SEJONG -- The atmosphere on the streets at year-end was not the same in 2018 as what people remembered from past years. To explain it, they pointed to the large number of struggling small business owners amid a sagging economy burdened by weak private consumption.
Another barometer of consumption during a short period is the Lunar New Year holidays, which fall Feb. 2-6 this year, a time on which many industries are pinning their hopes.
One question is whether Chinese tourists will visit South Korea in large numbers and engage in mass consumption on the occasion of that country’s Lunar New Year holiday, called Chunjie, which runs Feb. 4-10.
Cosmetics retailers in Seoul, Jeju and other major cities have suffered a drastic drop in sales over the past few years in the wake of political controversy between Seoul and Beijing over the Terminal High Altitude Area Defense anti-missile system.

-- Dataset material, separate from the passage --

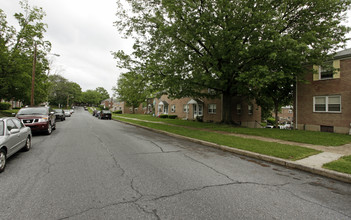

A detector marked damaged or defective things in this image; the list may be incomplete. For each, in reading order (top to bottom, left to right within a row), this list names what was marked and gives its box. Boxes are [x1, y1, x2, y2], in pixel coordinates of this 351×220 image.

cracked pavement [0, 107, 350, 219]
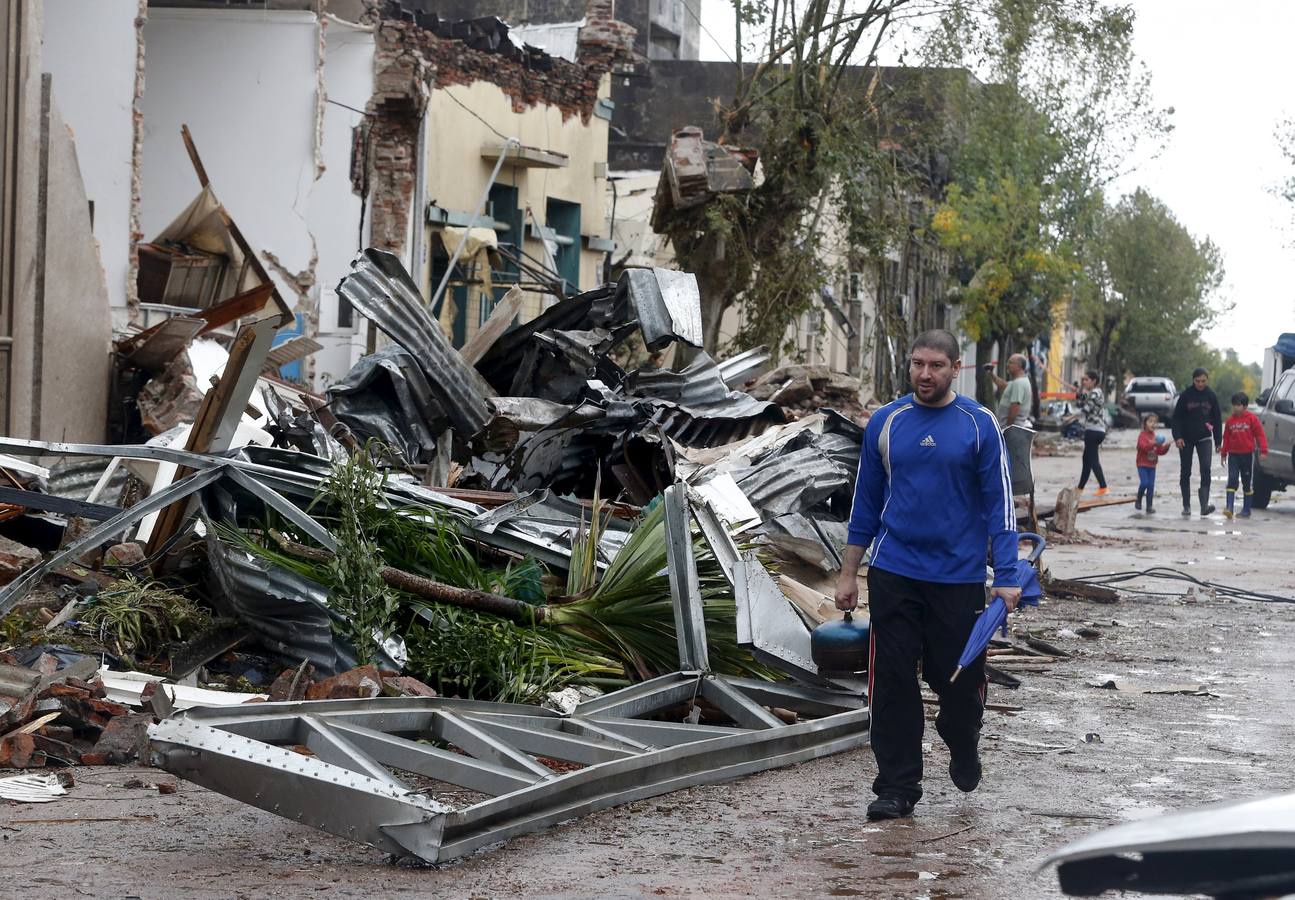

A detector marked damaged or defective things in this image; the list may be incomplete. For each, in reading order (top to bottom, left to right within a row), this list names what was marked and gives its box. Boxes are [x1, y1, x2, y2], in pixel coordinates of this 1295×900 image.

A street in Myeongdong, Seoul, is lined with cosmetics shops. (Herald)
A research analyst at Samsung Securities said, “Demand for cosmetics products among Chinese has shown the lowest levels of growth historically. And it is still uncertain whether demand will really bounce back this year.”
But the analyst predicted a gradual improvement in demand among Chinese tourists for cosmetics from tax-free shops and retailers. “The demand will grow in line with Chunjie and the number of inbound (Chinese tourists) will reach 6.5 million through the end of 2019, up 36 percent on-year.”
The government projected that about 80,000 to 92,000 Chinese would visit the nation in early February.
Other business areas such as tourism, lodging and air travel are also expected to see a rebound now that disputes between the two countries have died down somewhat.
Experts representing both the private and public sectors share the view that Koreans’ consumption is a bigger issue. “It is undeniable that consumption by local households and inbound tourists will grow thanks to the Lunar New Year. But this is not a stable remedy,” said one official with a state-funded agency.
He cited a recent report from the Organization for Economic Cooperation and Development, which showed that the outlook for business and consumption in Korea was the gloomiest among all 27 OECD member countries surveyed as of November 2018. (The OECD has 36 members total.)
Korea’s consumer confidence index for the first half of 2019 stood at 99.17, the lowest among the 27 members. Any reading below 100 indicates that pessimists projecting an economic downturn outnumber optimists expecting greater economic vitalization.
The index illustrates projected household spending trends six months into the future. “The figure is comparable to what it was 10 years ago, when Korea’s consumption sentiment was the brightest among (then 30) OECD member countries,” said the official. In August 2009, Korea’s CCI posted 104.2.
For 2018, the CCI peaked in January at 101.44. But the figure fell below 100 to 99.82 in August and stayed there, posting 99.67 in September and 99.47 in October.
A recent survey from the Korea Agro-Fisheries and Food Trade Corp. showed that households cut back on eating out in 2018, compared with the previous year.
“More and more ordinary households and self-employed (individuals) are saddled with heavy debt,” a retail industry analyst said. “It will take much to recover from the policy failures, including high labor costs and the ensuing rise in consumer prices.”
The OECD report also indicated that Korean business sentiment had sunk to one of the lowest levels seen in any member nation. The country’s business confidence index for the first half of 2019 stood at 98.42, placing Korea at No. 26 out of the surveyed 27 nations.
Dankook University professor Kim Tae-gi was quoted by a news outlet as saying, “There have been positive external factors like the global economy’s improvement. But the Korean government adopted a policy of increasing enterprises’ tax and labor cost burdens, which has led to a decline in investment and employment.”
Kim reportedly said economic indices might further worsen in tandem with continued difficulties in the real estate market and the semiconductor industry.